Bowel cancer is the third most common cancer in the United States and the second leading cause of cancer-related death, with an estimated 154,000 new cases annually. Rates among younger adults have been rising for reasons that remain poorly understood, adding urgency to finding surveillance approaches that can complement existing screening methods.
The gap between signal and screening
The researchers are careful to frame this as early-stage work, and the limitations are substantial. A single day of sampling from four neighborhoods in one city does not establish that wastewater biomarkers can reliably predict cancer burden. The sample size is small. The geographical scope is narrow. The relationship between the CDH1-to-GAPDH ratio and actual new cancer cases - as opposed to prevalent cases already diagnosed - remains unclear.
There's also the question of specificity. Elevated CDH1 levels might reflect cancers other than bowel cancer, inflammatory conditions, or simply variation in who happened to use the bathroom before the sample was collected. Wastewater is a blunt instrument - it captures everything that enters the sewer system, and teasing apart the signal from the biological noise requires validation in much larger and more diverse populations.
The researchers did not attempt to identify individuals or track outcomes. The method, by design, operates at the community level. It can't tell you who has cancer. It can only suggest that a given area may have a higher burden than expected, which could then trigger targeted outreach or mobile screening efforts.

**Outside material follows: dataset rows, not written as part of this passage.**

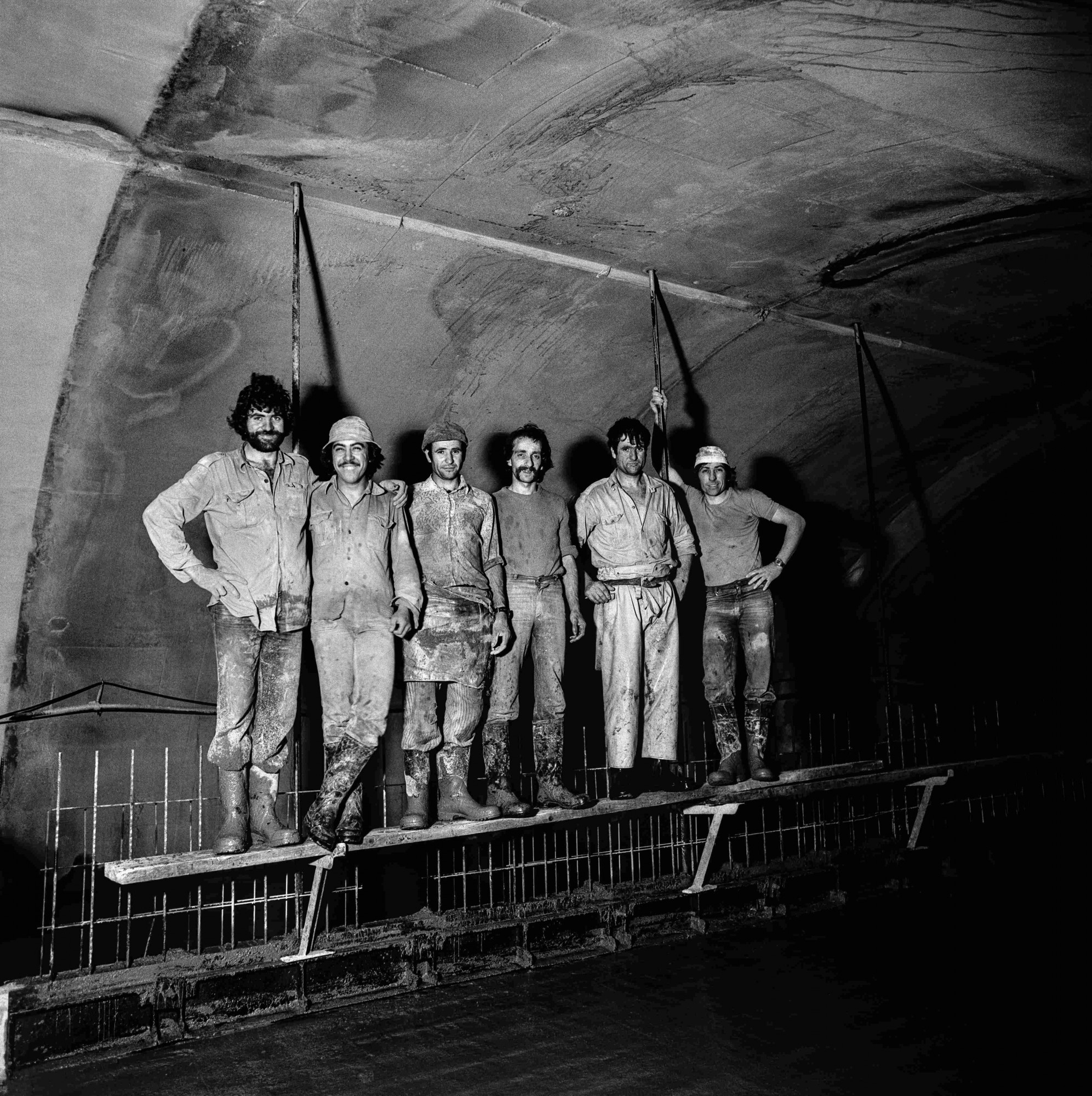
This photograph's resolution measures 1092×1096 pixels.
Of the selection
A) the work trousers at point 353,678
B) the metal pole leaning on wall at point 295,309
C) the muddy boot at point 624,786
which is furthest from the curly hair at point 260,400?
the muddy boot at point 624,786

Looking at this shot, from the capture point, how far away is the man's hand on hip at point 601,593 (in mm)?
6457

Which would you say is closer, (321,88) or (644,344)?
(321,88)

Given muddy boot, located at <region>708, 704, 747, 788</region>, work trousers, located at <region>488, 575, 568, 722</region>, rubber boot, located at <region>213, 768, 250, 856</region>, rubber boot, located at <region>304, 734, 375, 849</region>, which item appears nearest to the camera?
rubber boot, located at <region>213, 768, 250, 856</region>

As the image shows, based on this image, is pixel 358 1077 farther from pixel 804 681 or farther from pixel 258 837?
pixel 804 681

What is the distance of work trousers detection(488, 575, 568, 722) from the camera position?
624cm

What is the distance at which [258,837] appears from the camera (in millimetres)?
5238

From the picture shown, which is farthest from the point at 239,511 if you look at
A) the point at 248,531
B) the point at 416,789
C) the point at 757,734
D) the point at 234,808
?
the point at 757,734

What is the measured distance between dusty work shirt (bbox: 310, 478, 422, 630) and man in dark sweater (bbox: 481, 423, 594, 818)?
80 centimetres

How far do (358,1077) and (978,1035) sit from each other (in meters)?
2.68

Seasonal variation, rainfall dilution, and differences in sewer infrastructure could all affect results. The study doesn't address these variables. A sewershed serving 5,000 people will produce different concentrations than one serving 50,000, and normalization methods for population are still being developed in the wastewater epidemiology field.

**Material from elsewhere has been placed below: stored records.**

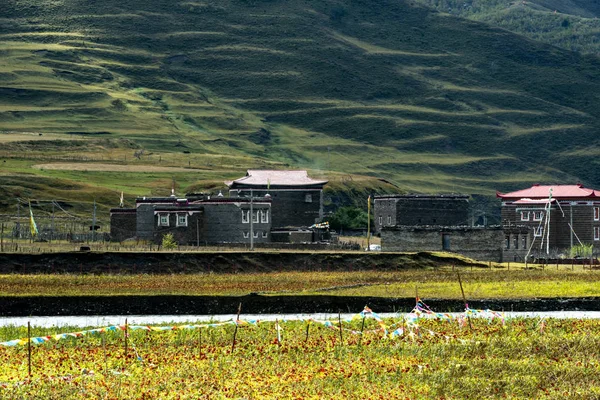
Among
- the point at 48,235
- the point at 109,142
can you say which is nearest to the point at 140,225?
the point at 48,235

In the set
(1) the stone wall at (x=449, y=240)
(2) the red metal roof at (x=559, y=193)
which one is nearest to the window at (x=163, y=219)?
(1) the stone wall at (x=449, y=240)

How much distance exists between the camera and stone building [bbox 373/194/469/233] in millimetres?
116312

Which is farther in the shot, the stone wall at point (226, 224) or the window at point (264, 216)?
the window at point (264, 216)

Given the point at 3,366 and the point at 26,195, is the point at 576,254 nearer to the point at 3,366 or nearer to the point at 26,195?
the point at 26,195

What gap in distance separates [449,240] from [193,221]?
2344 cm

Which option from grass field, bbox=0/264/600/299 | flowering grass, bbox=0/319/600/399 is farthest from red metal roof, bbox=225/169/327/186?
flowering grass, bbox=0/319/600/399

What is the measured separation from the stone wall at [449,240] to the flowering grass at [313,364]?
51289mm

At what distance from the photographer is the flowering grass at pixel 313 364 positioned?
29312 mm

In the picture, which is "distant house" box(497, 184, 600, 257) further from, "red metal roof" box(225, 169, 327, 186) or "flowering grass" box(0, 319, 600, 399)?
"flowering grass" box(0, 319, 600, 399)

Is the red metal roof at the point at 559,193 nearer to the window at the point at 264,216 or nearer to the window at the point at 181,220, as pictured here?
the window at the point at 264,216

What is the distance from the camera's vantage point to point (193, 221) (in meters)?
101

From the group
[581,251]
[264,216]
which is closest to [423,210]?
[581,251]

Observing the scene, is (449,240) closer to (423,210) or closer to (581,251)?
Answer: (581,251)

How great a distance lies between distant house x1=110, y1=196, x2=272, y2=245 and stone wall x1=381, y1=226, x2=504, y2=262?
556 inches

What would make this useful?
For wastewater cancer surveillance to move beyond proof of concept, several things would need to happen. Longitudinal studies - sampling the same sewersheds repeatedly over months or years - would be necessary to establish whether biomarker trends correlate with changes in diagnosed cancer rates. Larger studies across multiple cities and demographic contexts would test generalizability. And researchers would need to determine threshold levels: at what CDH1-to-GAPDH ratio should a public health response be triggered?
The researchers suggest that detecting elevated colorectal cancer markers across community zones, before high incidence appears in hospital or registry data, could help target areas for practical and cost-effective screening interventions. That's a reasonable hypothesis. Whether it pans out will depend on whether the signal holds up under more rigorous testing.
The researchers emphasized that wastewater surveillance could be particularly relevant given the recent trend of increasing colorectal cancer incidence in younger populations, a shift that existing screening guidelines - which typically begin at age 45 - are still catching up to. Community-level monitoring could flag emerging hotspots in age groups that aren't yet routinely screened, providing a signal that individual-based approaches would miss entirely.
The concept itself, though, is worth watching. Wastewater already tells public health officials about drug use patterns, antimicrobial resistance, and viral circulation in a community. Adding cancer biomarkers to that list is ambitious but not implausible. The infrastructure exists. The analytical techniques are maturing. The question is whether the biology cooperates - whether cancer biomarkers in sewage are stable enough, specific enough, and informative enough to be actionable.
So can your city's sewage reveal a cancer cluster? Not yet. But after this study, the idea is no longer purely theoretical.